He said something like this model was already being developed within the Neocatechumenal Way and in many of the new ecclesial movements that are springing up around Ireland.

“It will of course mean a certain amount of ‘letting go’ by priests and even bishops as the centre of gravity of life, worship and mission in the parish shifts from the parochial house or diocesan curia to the little domestic churches and gatherings of families on the ground.

“However, the dividend for such a divestment could be more energised, connected families approaching Sunday Eucharist as the summit of their week and as the source of nourishment and life for the week ahead,” the Primate of All Ireland suggested.
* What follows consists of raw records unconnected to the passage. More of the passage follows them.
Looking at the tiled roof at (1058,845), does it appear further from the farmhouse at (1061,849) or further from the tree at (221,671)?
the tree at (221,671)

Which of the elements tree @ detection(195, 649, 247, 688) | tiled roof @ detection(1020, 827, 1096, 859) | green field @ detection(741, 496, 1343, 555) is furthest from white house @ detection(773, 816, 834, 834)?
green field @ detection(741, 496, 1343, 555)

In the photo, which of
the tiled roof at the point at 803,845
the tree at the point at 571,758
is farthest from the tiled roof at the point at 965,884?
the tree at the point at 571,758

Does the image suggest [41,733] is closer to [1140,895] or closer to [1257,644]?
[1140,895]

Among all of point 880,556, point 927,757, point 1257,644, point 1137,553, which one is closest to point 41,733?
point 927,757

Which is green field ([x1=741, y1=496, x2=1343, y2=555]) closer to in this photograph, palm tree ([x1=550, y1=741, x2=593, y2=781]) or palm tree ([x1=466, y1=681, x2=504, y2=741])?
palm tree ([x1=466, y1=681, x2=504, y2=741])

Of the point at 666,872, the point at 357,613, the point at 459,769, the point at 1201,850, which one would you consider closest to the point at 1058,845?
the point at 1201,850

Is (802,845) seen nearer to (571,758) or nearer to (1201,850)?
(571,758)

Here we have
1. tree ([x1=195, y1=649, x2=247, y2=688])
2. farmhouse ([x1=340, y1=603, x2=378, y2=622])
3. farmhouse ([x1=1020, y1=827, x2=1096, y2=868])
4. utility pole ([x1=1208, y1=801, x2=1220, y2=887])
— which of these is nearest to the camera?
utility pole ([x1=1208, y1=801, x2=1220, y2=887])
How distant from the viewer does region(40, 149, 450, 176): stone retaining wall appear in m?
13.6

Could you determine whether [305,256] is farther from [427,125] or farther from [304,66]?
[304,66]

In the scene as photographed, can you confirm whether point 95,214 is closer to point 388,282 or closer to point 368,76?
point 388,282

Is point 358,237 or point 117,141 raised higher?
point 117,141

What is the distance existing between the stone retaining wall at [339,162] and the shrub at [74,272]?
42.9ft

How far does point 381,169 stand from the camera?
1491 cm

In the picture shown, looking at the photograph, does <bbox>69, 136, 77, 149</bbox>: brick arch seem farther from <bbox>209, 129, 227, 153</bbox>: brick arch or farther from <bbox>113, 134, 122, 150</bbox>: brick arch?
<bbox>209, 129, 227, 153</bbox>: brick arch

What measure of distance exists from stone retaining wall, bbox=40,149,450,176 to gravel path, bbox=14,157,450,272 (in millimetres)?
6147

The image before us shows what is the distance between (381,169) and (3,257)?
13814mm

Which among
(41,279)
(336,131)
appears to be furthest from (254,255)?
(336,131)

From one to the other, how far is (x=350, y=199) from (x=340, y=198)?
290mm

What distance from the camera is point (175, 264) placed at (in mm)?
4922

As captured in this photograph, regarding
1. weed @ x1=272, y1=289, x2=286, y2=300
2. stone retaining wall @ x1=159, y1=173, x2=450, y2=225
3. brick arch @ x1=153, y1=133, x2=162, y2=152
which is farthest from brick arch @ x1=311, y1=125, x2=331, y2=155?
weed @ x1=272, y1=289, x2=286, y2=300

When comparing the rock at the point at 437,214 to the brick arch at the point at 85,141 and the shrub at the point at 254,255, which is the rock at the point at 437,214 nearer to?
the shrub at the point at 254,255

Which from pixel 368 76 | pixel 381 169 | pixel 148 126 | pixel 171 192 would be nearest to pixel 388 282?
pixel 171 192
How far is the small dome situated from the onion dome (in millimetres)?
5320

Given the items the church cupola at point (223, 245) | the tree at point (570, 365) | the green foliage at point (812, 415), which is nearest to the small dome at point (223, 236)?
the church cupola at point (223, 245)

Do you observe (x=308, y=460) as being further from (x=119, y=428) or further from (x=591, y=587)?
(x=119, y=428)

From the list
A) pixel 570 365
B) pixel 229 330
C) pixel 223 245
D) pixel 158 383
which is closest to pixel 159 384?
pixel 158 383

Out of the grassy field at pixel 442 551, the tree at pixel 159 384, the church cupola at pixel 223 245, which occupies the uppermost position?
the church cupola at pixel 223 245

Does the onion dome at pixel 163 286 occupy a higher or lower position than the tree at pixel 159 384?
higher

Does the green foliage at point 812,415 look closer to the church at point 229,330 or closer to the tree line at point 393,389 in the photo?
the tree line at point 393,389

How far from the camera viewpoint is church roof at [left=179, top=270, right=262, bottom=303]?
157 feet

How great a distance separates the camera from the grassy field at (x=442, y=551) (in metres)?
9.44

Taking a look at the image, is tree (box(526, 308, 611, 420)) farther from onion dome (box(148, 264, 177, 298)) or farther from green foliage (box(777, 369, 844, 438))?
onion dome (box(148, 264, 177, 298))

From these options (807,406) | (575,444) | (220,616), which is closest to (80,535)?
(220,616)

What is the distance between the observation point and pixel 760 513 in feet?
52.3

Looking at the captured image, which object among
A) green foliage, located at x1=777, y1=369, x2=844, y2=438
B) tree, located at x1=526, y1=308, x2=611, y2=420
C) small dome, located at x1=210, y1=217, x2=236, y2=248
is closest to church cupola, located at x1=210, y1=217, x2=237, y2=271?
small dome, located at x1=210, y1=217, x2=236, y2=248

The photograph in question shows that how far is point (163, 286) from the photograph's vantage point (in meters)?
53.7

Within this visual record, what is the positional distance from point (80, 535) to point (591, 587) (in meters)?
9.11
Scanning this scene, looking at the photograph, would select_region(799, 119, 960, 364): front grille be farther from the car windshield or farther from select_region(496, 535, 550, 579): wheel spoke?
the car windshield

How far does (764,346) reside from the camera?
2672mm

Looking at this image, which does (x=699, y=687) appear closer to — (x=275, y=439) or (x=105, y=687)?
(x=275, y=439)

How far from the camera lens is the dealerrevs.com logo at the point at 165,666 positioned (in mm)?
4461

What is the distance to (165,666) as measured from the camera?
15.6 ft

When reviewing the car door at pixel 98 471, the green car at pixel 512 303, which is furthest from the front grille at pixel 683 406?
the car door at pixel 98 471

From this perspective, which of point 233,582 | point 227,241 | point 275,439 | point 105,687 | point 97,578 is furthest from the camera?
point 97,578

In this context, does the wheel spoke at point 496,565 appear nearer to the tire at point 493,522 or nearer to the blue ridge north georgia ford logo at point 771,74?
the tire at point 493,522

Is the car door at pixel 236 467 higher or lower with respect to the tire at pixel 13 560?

Coming back to the poet Seamus Heaney, the Archbishop acknowledged that all of this might seem a strange thought process for him to engage in at the home place of the great writer.

Explaining his reasoning, he said the more he read Heaney’s poetry the more he sensed Heaney’s deep understanding of how people are connected to one another by their locality and their shared sense of place, history and tradition.

“Heaney develops somewhat his understanding of this ‘connectedness’ in his final volume of poetry, Human Chain (2010). He certainly saw his home place as a liminal space or ‘aperture’ connecting him as a person to the world at large, to times past in Ancient Ireland, Rome or Greece, and even to the infinite and transcendent.”